Mise au vert à Hasselt, au restaurant Vangroenten, où les reviews sur Internet ont nourri mes échanges avec Kaat et Lien.
Ce jeudi-là avant Noël : croquette omage to fromage comblée de tartare et préparée à base de noix et de graines, on s’y croirait ; frites qui donnent la patate (douce), juste habillées d’huile à l’ail ; chou-fleur rôti, parfumé au dukkah et escorté de lentilles, huile aux herbes. Avant une épatante lasagne de légumes de saison et autres champignons, oignon rouge, seitan et passata maison. Le tout partagé dans un décor simple mais pas simpliste : comptoir vert bouteille, grands rideaux coquille d’œuf, tables et chaises aux lignes épurées, banquettes fédératrices, carrelage gris.
J’ai savouré ce moment – et ce mocktail bombesque (jus de pomme, vinaigre, cannelle) mixé par Elias Fraikin de Slow Wine, dont je ne manquerai pas de vous parler un jour dans kuisine. Dans le cas contraire, j’aurais ravalé mon avis et choisi une autre table qui ne me laissait pas un goût amer. Parce que le restaurant doit rester associé à une notion de plaisir. Parce qu’il reflète parfois le travail de toute une vie, et toujours l’investissement d’une équipe, de chefs, de serveurs qui sont trop souvent pressés comme des citrons par des clients, voire des concurrents, qui n’y vont pas avec le dos de la cuillère.

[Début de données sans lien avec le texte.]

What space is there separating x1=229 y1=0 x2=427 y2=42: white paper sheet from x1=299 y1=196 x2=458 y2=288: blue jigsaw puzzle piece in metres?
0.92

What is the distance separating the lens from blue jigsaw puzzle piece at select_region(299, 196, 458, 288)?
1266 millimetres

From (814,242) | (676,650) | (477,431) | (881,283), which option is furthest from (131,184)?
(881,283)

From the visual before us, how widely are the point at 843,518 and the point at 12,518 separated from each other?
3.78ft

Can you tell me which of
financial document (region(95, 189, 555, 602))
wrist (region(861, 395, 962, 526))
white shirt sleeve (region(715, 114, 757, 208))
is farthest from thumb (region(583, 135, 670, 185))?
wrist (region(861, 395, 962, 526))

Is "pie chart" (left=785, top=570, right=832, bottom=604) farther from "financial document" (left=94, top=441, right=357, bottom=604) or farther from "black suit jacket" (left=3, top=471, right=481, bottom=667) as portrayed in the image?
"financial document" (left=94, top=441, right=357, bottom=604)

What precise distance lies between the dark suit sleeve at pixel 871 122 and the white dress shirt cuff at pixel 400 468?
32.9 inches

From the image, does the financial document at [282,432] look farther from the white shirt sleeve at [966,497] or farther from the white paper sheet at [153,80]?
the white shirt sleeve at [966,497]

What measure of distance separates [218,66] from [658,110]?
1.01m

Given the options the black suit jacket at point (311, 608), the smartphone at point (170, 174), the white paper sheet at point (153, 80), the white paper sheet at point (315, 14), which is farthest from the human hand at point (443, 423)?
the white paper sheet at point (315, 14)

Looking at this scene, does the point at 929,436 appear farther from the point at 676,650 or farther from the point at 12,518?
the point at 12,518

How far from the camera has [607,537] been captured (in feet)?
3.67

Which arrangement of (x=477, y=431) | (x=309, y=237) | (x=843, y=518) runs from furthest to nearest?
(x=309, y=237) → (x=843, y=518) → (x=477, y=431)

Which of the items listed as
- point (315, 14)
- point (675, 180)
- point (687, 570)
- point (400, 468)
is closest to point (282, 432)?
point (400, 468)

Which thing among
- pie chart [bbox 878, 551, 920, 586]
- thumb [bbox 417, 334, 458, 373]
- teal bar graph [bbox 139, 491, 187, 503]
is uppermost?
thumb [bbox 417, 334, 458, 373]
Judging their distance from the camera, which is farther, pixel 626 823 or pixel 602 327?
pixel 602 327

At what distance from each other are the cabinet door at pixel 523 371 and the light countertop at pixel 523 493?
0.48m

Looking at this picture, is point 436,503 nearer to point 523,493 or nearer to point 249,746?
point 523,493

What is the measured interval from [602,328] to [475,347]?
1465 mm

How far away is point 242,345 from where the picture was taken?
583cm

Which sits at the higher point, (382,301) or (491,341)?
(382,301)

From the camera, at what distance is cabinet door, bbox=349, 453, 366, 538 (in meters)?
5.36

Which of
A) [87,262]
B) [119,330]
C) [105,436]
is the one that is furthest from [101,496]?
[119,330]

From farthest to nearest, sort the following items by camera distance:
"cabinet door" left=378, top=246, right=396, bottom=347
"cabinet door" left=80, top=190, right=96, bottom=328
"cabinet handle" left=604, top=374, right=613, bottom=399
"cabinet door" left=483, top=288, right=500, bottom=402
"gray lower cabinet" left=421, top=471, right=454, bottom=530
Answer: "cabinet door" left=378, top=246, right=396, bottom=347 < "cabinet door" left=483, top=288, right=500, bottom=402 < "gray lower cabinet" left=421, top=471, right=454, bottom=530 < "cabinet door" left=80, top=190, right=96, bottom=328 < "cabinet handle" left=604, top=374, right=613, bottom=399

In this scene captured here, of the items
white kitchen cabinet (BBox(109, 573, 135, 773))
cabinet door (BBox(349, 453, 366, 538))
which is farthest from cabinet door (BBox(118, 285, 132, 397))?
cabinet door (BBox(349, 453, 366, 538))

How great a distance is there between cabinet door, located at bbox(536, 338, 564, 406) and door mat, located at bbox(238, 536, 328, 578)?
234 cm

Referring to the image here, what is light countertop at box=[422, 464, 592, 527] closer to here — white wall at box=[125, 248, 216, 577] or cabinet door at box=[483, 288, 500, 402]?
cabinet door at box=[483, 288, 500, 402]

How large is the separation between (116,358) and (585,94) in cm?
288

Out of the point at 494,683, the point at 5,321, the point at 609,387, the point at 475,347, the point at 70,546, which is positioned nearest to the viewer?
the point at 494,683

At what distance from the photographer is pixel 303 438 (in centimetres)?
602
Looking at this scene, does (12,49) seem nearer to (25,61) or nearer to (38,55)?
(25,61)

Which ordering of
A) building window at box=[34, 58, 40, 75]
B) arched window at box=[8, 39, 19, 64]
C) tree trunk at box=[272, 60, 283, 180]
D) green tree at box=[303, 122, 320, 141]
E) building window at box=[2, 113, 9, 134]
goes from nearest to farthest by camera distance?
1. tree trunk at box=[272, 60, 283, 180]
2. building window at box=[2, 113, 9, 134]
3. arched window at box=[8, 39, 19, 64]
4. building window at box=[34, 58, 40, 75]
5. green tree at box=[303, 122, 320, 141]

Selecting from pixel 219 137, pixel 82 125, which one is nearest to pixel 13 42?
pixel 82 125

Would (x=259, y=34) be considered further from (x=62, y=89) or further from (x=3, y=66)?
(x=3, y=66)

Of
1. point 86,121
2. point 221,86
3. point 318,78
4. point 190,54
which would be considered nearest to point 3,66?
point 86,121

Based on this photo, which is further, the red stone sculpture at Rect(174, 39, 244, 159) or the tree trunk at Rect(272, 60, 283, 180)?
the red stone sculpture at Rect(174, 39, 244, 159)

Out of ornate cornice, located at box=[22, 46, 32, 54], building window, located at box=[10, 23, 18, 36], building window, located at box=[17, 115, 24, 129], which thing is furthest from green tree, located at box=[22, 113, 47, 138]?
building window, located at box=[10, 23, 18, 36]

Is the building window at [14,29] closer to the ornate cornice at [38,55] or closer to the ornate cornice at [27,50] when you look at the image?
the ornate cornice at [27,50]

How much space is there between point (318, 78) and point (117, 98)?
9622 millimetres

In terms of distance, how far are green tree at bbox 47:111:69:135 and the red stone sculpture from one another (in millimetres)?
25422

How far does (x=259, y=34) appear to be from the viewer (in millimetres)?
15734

Avant de réserver une table, nombreux sont ceux qui consultent l’e-reputation des restaurants pour se mettre l’eau à la bouche. Laquelle est principalement alimentée par les commentaires de clients sur des plateformes comme Tripadvisor ou Facebook. Aujourd’hui, avec Internet en général et les réseaux sociaux en particulier, ces pseudofoodies s’improvisent critiques gastronomiques. Ils se font un devoir de vomir sur la place publique tout ce qu’ils ont exécré lors de leur dernière sortie. Le secteur de l’Horeca, très exposé ces dernières années, est le premier concerné. Les coiffeurs ou même les bouchers échappent bien souvent à ce genre d’opprobres. Un phénomène qui a pris de l’ampleur et sur lequel viennent se greffer les no show, faux avis, clients indélicats, influenceurs sourcilleux et autres photos au flash peu flatteur. Somme toute, un cocktail explosif de mauvaises conditions de travail qui explique peut-être, en partie, la pénurie de personnel dans l’Horeca.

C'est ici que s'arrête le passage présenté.